Web Speech doesn't work everywhere (Firefox, some embedded webviews) and isn't always the best quality. Pass transcribe(audioBlob, opts) to plug in any STT vendor — the SDK records audio via MediaRecorder and hands the result to your callback:

new VoiceModule({
  stt: {
    transcribe: async (audio, { language, mimeType }) => {
      // Send audio to your endpoint, return the transcript.
      const fd = new FormData();
      fd.append('audio', audio, `clip.${mimeType.split('/')[1]}`);
      fd.append('lang', language);
      const res = await fetch('/api/stt', { method: 'POST', body: fd });
      const { text } = await res.json();
      return text;
    },
    transcribeMode: 'fallback', // or 'always' to never use Web Speech
  },
});

Common targets: OpenAI Whisper, Gemini audio input, Azure Speech, Deepgram, AssemblyAI, self-hosted whisper.cpp.

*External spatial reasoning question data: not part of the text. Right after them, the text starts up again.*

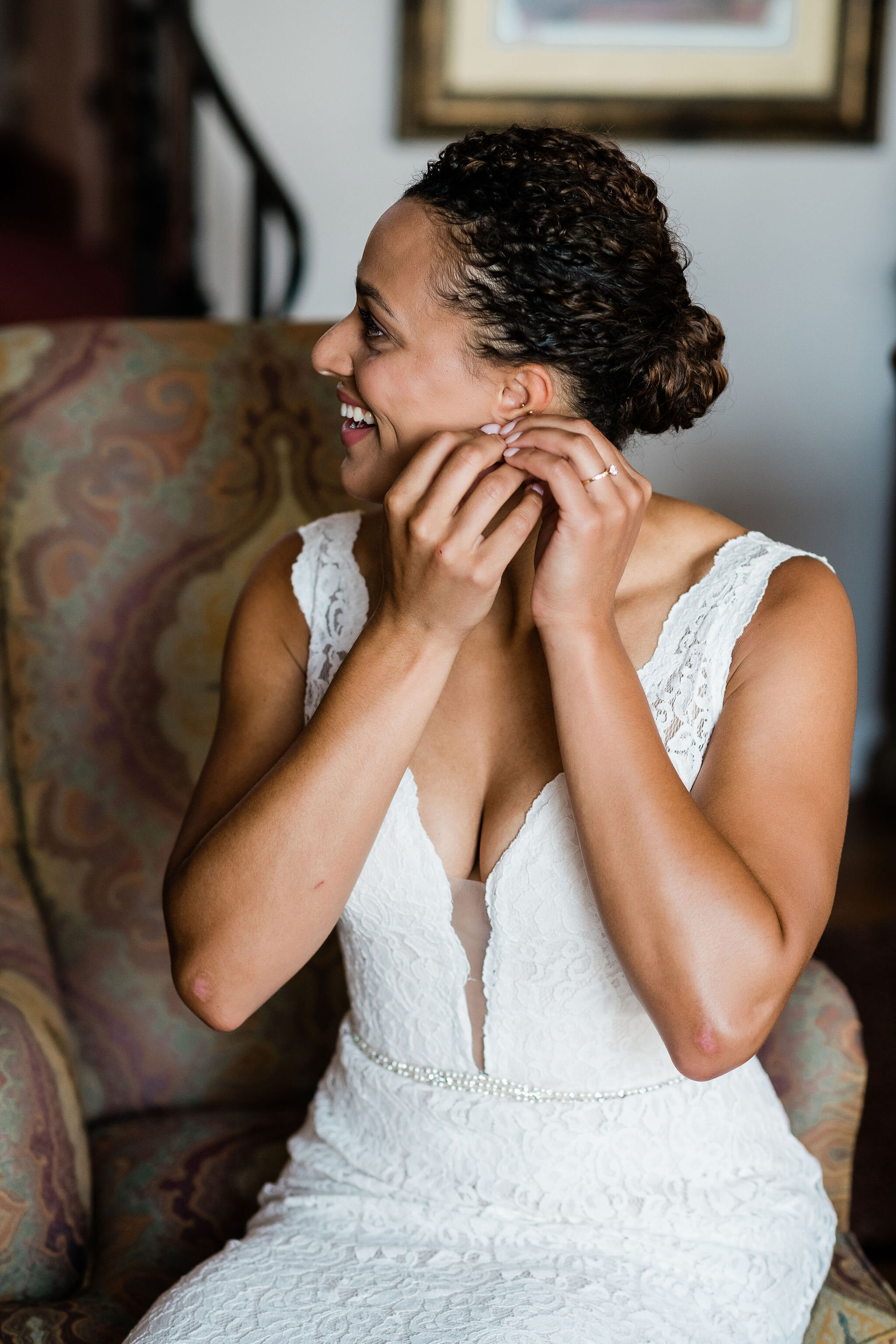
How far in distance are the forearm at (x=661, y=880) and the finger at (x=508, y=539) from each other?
0.25ft

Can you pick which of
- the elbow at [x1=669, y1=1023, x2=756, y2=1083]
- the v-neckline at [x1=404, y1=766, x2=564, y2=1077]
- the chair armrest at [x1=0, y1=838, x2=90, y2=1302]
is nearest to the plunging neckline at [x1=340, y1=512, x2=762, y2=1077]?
the v-neckline at [x1=404, y1=766, x2=564, y2=1077]

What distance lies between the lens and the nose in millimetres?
1178

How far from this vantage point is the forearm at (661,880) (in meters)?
1.01

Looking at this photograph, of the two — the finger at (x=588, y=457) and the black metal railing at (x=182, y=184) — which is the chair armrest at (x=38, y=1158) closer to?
the finger at (x=588, y=457)

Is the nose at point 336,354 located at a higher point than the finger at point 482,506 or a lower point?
higher

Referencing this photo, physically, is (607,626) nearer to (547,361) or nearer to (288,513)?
(547,361)

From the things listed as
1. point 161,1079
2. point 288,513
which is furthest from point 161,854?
point 288,513

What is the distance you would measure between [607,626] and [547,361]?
10.2 inches

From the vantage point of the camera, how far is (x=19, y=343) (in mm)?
1704

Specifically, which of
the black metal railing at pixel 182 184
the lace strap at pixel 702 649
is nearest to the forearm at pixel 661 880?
the lace strap at pixel 702 649

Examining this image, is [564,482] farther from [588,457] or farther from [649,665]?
[649,665]

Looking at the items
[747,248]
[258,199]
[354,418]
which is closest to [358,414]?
[354,418]

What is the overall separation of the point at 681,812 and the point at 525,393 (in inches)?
16.1

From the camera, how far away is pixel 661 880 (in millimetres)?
1019
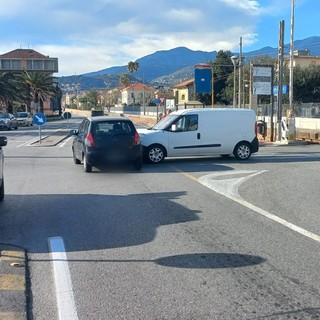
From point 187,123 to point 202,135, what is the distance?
659 mm

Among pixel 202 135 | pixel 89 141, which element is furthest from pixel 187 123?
pixel 89 141

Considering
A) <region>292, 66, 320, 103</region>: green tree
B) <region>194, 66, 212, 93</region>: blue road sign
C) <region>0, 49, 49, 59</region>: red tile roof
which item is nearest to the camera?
<region>194, 66, 212, 93</region>: blue road sign

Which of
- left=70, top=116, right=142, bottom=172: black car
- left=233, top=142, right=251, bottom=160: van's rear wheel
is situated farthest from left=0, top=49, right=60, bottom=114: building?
left=70, top=116, right=142, bottom=172: black car

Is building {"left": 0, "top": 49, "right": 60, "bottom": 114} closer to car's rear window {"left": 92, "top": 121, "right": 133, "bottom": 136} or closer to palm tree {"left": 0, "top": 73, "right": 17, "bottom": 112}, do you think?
palm tree {"left": 0, "top": 73, "right": 17, "bottom": 112}

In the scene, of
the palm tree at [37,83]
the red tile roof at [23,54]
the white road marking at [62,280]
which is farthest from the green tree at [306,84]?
the red tile roof at [23,54]

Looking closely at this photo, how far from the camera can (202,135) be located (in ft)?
55.6

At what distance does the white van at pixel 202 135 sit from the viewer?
16469mm

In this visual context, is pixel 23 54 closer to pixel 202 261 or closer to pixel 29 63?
pixel 29 63

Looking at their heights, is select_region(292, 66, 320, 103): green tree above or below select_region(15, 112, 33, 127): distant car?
above

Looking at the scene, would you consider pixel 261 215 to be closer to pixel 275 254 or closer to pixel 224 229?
pixel 224 229

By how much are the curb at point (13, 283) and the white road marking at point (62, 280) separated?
0.31 meters

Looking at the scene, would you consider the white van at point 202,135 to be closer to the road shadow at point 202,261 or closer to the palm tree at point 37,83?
the road shadow at point 202,261

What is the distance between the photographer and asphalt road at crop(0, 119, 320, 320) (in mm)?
4414

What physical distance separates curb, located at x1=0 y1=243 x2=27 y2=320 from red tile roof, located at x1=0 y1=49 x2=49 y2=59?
11559 cm
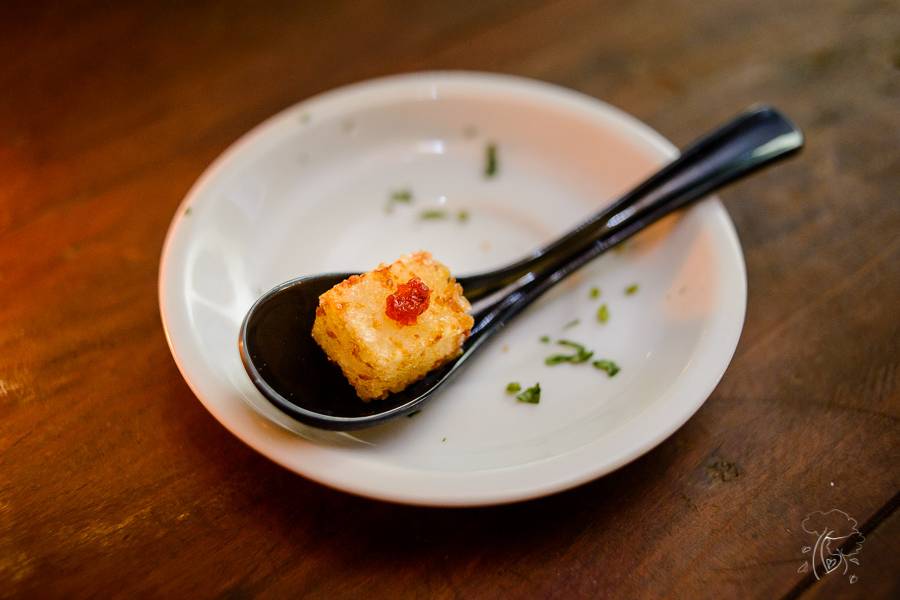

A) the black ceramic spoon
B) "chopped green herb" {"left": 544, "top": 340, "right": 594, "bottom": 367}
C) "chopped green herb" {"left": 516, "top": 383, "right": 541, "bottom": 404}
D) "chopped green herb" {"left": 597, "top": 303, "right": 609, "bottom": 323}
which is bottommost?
"chopped green herb" {"left": 516, "top": 383, "right": 541, "bottom": 404}

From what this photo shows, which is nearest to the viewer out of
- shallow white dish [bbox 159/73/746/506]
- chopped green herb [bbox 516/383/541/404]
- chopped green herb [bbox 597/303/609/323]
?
shallow white dish [bbox 159/73/746/506]

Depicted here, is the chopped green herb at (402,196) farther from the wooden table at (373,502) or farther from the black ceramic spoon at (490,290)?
the wooden table at (373,502)

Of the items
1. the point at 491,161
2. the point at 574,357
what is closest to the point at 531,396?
the point at 574,357

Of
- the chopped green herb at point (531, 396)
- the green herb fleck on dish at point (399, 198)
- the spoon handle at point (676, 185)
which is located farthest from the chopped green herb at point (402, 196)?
the chopped green herb at point (531, 396)

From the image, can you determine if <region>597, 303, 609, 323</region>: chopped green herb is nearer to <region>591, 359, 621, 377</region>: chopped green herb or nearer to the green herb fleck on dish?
<region>591, 359, 621, 377</region>: chopped green herb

Not supported (explicit v0.1 boundaries)

  • Continuous-conversation mode (interrupt-the-agent style)
  • Multi-speaker diarisation
  • Real-time speech translation — use ImmersiveTranslate for page-wide translation instead
  • Custom wake words (Space is the canonical gesture)

Privacy

  • Default STT is Web Speech — audio is processed by the browser's STT vendor (Chrome/Edge sends to Google's STT endpoint; Safari processes locally on newer macOS / iOS).
  • The mic only opens when the user actively long-presses Space — no continuous listening.
  • Mic permission is governed by the browser; dotdotduck never bypasses it.
  • Cloud STT via transcribe is opt-in and runs through the host's own endpoint — dotdotduck doesn't ship a vendor SDK.

Verify it works

After mounting new DotDotDuck({ voice: { ... } }):

  1. Press and hold Space on a non-input element → the subtitle bar should show "Listening — release to stop" within ~150 ms.
  2. Speak a short sentence, release Space → indicator changes to "Processing…".
  3. If cleanupWithLLM is on, the cleaned text appears as either an agent task or a subtitle suggestion.
  4. If nothing fires, open DevTools and check for a voice.error event — Web Speech requires HTTPS and the right language code (e.g. zh-TW, not zh-Hant-TW).